2006 APS March Meeting
Monday–Friday, March 13–17, 2006;
Baltimore, MD
Session B8: Focus Session: Granular Materials Near Jamming
11:15 AM–2:15 PM,
Monday, March 13, 2006
Baltimore Convention Center
Room: 314
Sponsoring
Units:
GSNP DFD
Chair: Bob Behringer, Duke University
Abstract ID: BAPS.2006.MAR.B8.1
Abstract: B8.00001 : Elastic Granular Flows
11:15 AM–11:51 AM
Preview Abstract
Abstract
Author:
Charles Campbell
(University of Southern California)
There is no fundamental understanding of the mechanics of granular solids.

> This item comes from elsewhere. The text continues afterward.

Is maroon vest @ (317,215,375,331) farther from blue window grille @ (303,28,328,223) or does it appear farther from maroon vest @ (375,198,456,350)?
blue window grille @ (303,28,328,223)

Partially this is because granular flows have historically been divided into
two very distinct flow regimes, (1) the slow, quasistatic regime, in which
the bulk friction coefficient is taken to be a material constant, and (2)
the fast, rapid-flow regime, where the particles interact collisionally. But
slow hopper flow simulations indicate that the bulk friction coefficient is
not a constant. Rapidly moving large scale landslide simulations never
entered the collisional regime and operate in a separate intermediate flow
regime. In other words, most realistic granular flows are not described by
either the quasistatic or rapid flow models and it is high time that the
field look beyond those early models.
This talk will discuss computer simulation studies that draw out the entire
flowmap of shearing granular materials, spanning the quasistatic, rapid and
the intermediate regimes. The key was to include the elastic properties of
the solid material in the set of rheological parameters; in effect, this
puts solid properties back into the rheology of granular solids. The solid
properties were previously unnecessary in the plasticity and kinetic theory
formalisms that respectively form the foundations of the quasistatic and
rapid-flow theories. Granular flows can now be divided into two broad
categories, the Elastic Regimes, in which the particles are locked in force
chains and interact elastically over long duration contact with their
neighbors and the Inertial regimes, where the particles have broken free of
the force chains. The Elastic regimes can be further subdivided into the
Elastic-Quasistatic regime (the old quasistatic regime) and the
Elastic-Inertial regime. The Elastic-Inertial regime is the ``new'' regime
observed in the landslide simulations, in which the inertially induced
stresses are significant compared to the elastically induced stresses. The
Inertial regime can also be sub-divided into an Inertial-Non-Collisional
where the stresses scale inertially, but the particles interact in clusters
through long duration contacts, and the Inertial-Collisional (or the old
rapid-flow) regime.
Finally, the simulations show that Stress-Controlled flows are rheologically
different from Controlled-Volume flows. Physically, there is a range of
dense concentrations (0.5$<\nu <$0.6) in which it is possible, but not
necessary to form force chains and demonstrate elastic behavior. (In other
words it is possible for the material to exhibit two different states at the
same concentration.) By forcing the material to support an applied loads
across force chains, Stress-Controlled flows may behave elastically through
this range of concentrations while, at the same shear rates rate
Controlled-Volume flows, fixed at the average concentration of the
Stress-Controlled flow, behave inertially.